**Aim of the exercise:** Transcribe the stretch of the canoe documentary description from "It is a story of co-operation" through "the journey today.", keeping every word and mark unchanged.

**Text:**
════════

Guided by Indigenous canoemaker Kyle Slabb from the Bundjalung people, a group of young men (both Indigenous and non-Indigenous) build traditional canoes and embark on a 3-day sea voyage re-tracing an ancient trade route from the heart of the Queensland Gold Coast to North Stradbroke Island.
Upon becoming a father, award-winning author Benjamin Allmon realised he knew nothing of the Indigenous history of his home, the land of the Saltwater People, to teach his son. So he embarked on a voyage of discovery that led him further than he ever expected.
Together with Bundjalung canoemaker Kyle Slabb, veteran paddler Mark Matthews, and the local Indigenous communities, they set out to make traditional canoes that they would then paddle from the heart of the Queensland Gold Coast to North Stradbroke Island, a journey not made for over 100 years. But what started as one man’s attempt to educate himself became something far bigger: a hardcover book fully illustrated by renowned Walkely-nominated photographer David Kelly, and this documentary by award-winning filmmaker Jeff Licence.
It is a story of connection – not just between the Saltwater People, but between generations, between black and white, between land, sky and sea.
It is a story of collaboration – whether it is made from bark or dugout, no one makes a canoe alone.
It is a story of co-operation – the paddlers must work together if they are to get anywhere in these shark- infested waters.
And it is a story of continuance – of ancient knowledge now held by just a few, of ensuring that tomorrow’s elders are brought along for the journey today.
The Saltwater Story was made with the support of the Australia Council for the Arts, the Queensland Government, the Gold Coast City Council, and Silver Service Marine.

════════

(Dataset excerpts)
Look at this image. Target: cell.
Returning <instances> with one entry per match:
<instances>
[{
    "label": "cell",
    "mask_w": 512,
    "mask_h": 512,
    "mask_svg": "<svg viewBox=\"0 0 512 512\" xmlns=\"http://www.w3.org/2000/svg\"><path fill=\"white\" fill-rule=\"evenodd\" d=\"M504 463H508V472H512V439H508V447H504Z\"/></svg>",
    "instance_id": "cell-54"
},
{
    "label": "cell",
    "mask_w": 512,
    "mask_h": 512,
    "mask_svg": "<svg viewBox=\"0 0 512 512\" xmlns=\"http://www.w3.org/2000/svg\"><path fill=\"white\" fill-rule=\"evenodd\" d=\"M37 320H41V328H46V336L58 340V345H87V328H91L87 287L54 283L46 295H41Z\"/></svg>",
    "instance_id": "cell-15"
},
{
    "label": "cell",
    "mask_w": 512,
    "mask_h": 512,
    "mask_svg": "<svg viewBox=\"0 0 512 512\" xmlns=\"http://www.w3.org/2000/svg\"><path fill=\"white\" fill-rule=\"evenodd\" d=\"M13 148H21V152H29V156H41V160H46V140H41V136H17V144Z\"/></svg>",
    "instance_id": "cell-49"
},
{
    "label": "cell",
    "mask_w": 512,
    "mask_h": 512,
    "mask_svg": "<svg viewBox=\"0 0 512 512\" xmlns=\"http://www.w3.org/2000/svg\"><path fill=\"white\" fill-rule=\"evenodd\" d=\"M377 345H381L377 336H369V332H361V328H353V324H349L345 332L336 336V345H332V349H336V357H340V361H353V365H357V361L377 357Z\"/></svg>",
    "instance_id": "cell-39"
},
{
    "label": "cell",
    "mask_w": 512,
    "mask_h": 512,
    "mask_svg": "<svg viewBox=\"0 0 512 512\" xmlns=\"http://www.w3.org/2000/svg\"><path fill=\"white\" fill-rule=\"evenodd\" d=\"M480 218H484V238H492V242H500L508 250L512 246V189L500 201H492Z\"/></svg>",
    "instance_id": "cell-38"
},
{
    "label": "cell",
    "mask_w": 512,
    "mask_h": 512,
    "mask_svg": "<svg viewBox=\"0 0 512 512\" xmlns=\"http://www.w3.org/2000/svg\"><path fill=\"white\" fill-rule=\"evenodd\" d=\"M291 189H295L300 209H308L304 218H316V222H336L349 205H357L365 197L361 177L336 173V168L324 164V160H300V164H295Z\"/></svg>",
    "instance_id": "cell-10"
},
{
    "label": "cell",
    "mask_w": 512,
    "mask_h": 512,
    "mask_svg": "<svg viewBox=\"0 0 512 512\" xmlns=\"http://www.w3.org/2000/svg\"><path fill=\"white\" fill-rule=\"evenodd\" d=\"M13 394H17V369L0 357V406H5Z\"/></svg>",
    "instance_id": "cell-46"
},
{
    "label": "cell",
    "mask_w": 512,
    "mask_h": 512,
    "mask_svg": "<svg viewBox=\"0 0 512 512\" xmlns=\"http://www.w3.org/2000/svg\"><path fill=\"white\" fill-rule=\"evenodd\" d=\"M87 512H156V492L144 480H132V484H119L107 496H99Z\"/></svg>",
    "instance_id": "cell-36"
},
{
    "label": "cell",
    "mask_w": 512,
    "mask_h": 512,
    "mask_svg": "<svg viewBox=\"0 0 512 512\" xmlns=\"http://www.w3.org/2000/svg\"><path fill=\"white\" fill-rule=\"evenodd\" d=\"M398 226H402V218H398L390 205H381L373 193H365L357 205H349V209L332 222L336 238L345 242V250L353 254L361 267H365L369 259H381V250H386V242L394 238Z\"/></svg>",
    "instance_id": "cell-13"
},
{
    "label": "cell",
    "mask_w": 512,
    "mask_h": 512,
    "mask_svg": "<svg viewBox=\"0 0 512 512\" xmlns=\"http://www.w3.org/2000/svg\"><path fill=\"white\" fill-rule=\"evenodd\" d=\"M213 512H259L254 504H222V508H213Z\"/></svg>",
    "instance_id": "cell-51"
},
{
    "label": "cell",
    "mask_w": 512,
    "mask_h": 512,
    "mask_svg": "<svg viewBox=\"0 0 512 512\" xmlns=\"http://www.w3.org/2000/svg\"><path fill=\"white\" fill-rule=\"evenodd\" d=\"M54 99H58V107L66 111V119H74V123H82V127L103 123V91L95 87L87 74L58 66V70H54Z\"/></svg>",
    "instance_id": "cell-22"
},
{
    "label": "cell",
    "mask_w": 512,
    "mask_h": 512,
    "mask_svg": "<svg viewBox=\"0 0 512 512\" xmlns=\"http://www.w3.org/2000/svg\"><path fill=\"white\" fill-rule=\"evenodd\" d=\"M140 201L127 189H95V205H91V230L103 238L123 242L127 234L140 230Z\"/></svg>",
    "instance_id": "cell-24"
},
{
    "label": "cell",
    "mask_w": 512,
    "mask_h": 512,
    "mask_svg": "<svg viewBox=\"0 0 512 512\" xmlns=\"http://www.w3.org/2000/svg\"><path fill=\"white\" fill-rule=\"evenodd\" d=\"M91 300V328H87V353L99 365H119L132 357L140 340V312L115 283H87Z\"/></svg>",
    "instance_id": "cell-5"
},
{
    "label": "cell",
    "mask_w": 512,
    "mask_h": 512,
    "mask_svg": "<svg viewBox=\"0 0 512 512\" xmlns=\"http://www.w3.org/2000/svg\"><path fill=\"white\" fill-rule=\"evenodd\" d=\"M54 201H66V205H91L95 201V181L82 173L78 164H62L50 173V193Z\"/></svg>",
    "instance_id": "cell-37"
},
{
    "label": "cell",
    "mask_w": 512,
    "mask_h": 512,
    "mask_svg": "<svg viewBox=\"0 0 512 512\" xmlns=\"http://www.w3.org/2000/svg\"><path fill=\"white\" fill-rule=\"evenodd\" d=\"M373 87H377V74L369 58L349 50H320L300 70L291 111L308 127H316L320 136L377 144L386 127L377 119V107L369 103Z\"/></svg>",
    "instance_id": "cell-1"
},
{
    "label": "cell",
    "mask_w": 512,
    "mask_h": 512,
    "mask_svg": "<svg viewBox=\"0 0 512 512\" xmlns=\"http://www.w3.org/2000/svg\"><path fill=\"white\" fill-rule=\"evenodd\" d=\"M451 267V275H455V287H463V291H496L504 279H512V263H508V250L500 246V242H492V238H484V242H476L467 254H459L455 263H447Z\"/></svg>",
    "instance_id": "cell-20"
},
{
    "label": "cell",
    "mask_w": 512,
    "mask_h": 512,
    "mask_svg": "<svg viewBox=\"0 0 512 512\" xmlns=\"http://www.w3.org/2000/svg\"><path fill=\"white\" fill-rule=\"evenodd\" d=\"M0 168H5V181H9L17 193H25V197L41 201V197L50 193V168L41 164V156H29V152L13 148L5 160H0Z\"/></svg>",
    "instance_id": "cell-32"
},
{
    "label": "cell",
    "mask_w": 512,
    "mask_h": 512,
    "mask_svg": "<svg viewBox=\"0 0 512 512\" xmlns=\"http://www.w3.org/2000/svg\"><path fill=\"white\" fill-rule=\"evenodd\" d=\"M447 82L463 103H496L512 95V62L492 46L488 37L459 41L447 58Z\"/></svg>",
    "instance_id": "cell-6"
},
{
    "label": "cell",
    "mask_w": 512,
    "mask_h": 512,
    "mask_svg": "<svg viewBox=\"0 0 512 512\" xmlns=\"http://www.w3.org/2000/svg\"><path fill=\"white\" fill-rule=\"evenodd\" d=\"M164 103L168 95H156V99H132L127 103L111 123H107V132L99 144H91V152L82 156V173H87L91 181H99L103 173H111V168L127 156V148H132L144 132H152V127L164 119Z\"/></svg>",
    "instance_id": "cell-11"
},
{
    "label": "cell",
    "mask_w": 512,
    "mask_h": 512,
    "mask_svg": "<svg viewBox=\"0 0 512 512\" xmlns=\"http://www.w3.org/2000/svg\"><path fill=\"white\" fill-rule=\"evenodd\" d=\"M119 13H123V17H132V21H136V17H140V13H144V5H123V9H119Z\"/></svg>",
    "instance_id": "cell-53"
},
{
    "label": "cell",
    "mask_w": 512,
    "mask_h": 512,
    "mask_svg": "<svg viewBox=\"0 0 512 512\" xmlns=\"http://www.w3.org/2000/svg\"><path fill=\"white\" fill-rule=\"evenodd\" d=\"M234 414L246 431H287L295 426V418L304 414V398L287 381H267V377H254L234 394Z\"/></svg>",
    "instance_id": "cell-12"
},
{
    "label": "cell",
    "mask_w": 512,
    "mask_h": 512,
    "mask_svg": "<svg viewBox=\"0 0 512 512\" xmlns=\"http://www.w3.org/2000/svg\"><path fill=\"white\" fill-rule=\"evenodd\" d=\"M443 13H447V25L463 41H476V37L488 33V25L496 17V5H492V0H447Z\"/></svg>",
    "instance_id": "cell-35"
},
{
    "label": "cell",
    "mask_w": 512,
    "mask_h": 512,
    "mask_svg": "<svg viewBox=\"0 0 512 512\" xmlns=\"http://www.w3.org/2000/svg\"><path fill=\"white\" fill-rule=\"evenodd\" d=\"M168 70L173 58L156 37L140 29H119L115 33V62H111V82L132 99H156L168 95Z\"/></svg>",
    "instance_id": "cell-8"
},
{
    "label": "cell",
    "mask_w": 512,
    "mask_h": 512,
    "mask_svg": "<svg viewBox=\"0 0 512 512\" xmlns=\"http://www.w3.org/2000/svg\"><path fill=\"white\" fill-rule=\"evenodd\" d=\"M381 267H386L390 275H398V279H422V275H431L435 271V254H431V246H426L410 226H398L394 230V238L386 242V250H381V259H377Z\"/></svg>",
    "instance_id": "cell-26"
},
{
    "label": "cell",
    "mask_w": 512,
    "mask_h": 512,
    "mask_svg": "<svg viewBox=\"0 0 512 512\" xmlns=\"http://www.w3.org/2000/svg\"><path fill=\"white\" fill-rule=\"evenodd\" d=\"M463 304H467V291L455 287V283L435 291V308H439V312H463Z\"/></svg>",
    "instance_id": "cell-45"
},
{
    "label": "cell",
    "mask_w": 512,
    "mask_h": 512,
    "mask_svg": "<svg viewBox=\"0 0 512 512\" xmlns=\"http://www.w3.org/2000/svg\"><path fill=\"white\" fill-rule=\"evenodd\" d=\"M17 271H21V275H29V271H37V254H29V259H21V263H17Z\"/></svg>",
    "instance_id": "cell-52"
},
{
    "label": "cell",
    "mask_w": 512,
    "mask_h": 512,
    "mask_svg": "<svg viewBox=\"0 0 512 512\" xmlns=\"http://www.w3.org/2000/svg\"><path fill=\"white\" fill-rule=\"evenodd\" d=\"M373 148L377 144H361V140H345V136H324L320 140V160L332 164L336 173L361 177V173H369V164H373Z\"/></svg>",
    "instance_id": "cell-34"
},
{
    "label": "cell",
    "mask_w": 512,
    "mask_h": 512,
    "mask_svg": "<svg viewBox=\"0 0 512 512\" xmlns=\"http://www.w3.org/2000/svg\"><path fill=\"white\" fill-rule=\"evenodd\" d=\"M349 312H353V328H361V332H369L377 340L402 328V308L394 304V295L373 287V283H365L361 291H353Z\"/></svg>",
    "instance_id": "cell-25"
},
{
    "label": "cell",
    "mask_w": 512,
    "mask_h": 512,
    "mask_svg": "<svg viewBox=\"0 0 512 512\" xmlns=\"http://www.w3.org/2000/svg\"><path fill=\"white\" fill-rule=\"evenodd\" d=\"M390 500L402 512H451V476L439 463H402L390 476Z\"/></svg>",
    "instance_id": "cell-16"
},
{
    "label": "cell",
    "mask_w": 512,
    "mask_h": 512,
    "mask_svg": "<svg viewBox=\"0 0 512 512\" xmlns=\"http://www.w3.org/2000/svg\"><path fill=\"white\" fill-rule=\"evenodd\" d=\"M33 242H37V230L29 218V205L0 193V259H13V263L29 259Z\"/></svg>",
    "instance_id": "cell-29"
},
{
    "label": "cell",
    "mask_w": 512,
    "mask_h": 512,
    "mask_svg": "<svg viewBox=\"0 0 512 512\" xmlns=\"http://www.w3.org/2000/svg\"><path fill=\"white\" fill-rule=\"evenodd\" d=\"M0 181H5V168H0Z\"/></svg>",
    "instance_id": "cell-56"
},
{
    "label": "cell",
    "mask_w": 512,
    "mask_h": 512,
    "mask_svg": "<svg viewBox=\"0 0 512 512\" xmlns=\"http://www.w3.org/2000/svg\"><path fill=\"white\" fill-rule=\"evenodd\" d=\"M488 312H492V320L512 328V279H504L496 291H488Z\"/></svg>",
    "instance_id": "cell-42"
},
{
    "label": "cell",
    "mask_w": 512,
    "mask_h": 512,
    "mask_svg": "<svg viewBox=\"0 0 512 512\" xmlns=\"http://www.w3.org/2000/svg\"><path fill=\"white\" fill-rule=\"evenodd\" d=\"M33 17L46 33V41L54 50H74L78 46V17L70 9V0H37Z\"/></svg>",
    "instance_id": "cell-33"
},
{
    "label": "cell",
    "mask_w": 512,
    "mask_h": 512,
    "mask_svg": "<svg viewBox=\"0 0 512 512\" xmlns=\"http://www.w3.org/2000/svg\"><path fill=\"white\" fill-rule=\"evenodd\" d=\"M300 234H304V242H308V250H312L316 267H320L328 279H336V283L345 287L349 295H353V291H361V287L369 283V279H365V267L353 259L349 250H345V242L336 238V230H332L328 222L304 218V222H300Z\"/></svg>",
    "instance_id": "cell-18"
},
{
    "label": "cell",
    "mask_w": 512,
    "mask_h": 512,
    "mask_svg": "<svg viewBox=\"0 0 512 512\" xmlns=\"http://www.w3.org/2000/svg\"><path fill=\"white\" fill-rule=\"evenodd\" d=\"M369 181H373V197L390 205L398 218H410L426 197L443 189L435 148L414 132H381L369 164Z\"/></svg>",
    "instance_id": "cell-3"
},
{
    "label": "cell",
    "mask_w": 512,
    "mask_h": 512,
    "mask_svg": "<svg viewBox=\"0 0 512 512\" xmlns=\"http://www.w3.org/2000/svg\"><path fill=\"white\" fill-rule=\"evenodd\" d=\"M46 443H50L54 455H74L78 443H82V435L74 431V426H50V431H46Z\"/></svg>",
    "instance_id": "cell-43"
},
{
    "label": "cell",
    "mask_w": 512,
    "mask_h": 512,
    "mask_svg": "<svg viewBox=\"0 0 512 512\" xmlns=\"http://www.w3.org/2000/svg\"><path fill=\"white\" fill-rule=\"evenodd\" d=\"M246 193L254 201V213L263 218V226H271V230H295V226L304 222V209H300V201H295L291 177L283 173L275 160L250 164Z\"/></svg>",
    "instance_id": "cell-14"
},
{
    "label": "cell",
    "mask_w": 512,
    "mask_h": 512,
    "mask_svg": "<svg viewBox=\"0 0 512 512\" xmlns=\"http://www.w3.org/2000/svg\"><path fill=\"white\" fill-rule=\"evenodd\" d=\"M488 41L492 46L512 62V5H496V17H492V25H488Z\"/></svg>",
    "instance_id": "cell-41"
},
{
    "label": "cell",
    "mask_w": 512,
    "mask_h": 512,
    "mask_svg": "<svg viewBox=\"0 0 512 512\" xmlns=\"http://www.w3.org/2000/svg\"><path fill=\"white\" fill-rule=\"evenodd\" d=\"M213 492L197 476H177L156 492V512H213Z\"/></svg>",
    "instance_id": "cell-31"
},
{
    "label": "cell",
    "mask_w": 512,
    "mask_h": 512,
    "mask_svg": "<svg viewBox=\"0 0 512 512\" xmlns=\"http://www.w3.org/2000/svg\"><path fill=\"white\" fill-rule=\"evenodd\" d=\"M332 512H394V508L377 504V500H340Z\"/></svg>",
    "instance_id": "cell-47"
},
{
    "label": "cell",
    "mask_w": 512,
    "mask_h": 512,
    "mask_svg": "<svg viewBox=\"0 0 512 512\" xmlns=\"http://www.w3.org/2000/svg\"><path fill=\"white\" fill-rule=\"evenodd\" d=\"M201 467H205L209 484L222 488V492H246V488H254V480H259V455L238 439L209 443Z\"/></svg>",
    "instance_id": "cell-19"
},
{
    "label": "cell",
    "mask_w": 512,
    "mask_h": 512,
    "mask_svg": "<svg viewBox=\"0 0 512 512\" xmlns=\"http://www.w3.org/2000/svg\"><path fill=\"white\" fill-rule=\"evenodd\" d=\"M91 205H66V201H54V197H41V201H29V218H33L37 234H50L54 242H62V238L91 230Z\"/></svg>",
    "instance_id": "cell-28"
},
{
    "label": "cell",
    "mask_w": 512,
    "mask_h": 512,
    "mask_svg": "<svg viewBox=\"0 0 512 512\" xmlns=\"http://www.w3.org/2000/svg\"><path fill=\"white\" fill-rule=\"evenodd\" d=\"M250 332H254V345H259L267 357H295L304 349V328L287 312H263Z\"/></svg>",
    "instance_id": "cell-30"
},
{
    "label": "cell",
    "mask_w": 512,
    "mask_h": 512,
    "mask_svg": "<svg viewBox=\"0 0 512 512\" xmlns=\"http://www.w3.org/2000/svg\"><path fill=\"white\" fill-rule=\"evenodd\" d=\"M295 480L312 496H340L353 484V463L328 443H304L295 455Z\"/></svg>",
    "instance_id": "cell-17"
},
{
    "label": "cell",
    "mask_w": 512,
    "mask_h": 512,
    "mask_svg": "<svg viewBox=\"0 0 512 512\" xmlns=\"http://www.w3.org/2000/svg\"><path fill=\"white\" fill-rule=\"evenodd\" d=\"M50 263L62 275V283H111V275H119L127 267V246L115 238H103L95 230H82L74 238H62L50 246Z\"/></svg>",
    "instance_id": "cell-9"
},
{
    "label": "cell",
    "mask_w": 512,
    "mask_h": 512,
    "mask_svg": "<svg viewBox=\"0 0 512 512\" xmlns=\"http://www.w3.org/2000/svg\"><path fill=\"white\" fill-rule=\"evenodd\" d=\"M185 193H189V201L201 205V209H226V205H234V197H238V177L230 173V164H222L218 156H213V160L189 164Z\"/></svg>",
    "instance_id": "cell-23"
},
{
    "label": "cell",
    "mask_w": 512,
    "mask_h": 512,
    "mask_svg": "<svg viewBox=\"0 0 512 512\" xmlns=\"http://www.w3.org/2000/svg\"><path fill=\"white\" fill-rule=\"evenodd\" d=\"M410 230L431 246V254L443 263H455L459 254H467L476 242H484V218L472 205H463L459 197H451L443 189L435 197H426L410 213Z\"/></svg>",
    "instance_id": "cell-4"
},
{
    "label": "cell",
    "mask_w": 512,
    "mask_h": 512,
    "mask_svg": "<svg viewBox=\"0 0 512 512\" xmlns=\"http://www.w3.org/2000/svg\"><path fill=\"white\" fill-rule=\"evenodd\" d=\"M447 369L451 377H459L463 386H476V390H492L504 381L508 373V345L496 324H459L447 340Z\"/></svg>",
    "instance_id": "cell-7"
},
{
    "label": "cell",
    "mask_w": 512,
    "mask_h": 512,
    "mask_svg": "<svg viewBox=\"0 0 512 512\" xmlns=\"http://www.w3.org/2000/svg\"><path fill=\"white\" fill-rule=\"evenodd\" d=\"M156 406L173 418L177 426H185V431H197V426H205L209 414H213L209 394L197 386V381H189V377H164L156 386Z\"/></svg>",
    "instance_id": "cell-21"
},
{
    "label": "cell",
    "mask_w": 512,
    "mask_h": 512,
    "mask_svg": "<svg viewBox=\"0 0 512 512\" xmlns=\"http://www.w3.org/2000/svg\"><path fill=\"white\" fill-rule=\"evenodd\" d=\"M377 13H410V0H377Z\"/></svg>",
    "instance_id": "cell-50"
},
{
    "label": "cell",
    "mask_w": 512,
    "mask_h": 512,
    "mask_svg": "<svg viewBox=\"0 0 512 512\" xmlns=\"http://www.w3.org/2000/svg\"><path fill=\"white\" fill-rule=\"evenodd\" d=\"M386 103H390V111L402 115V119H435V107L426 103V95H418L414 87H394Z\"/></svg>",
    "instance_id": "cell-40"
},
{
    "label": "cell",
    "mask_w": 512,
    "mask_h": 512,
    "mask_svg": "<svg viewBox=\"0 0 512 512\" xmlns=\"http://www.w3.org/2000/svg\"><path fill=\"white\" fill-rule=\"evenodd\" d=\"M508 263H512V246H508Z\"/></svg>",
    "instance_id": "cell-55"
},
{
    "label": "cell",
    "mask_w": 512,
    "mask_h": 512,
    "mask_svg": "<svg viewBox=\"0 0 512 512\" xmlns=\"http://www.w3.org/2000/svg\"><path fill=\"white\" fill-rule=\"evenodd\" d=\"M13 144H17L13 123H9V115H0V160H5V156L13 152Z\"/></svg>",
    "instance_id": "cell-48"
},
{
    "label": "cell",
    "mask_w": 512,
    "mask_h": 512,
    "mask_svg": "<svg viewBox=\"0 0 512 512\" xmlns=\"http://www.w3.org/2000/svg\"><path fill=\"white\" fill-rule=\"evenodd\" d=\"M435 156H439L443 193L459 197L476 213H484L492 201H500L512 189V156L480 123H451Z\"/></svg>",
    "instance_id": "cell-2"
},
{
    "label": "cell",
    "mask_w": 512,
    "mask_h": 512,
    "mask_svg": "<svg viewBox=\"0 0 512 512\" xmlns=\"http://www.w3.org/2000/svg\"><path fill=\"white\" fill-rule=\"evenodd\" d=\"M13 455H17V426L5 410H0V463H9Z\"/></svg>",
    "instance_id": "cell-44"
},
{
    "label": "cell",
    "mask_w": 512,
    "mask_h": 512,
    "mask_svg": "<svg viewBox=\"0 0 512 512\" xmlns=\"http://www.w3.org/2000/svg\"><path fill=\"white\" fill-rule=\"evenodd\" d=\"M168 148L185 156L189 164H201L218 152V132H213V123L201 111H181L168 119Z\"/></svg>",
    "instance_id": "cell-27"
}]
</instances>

════════

**Answer to this problem:**
It is a story of co-operation – the paddlers must work together if they are to get anywhere in these shark- infested waters.
And it is a story of continuance – of ancient knowledge now held by just a few, of ensuring that tomorrow’s elders are brought along for the journey today.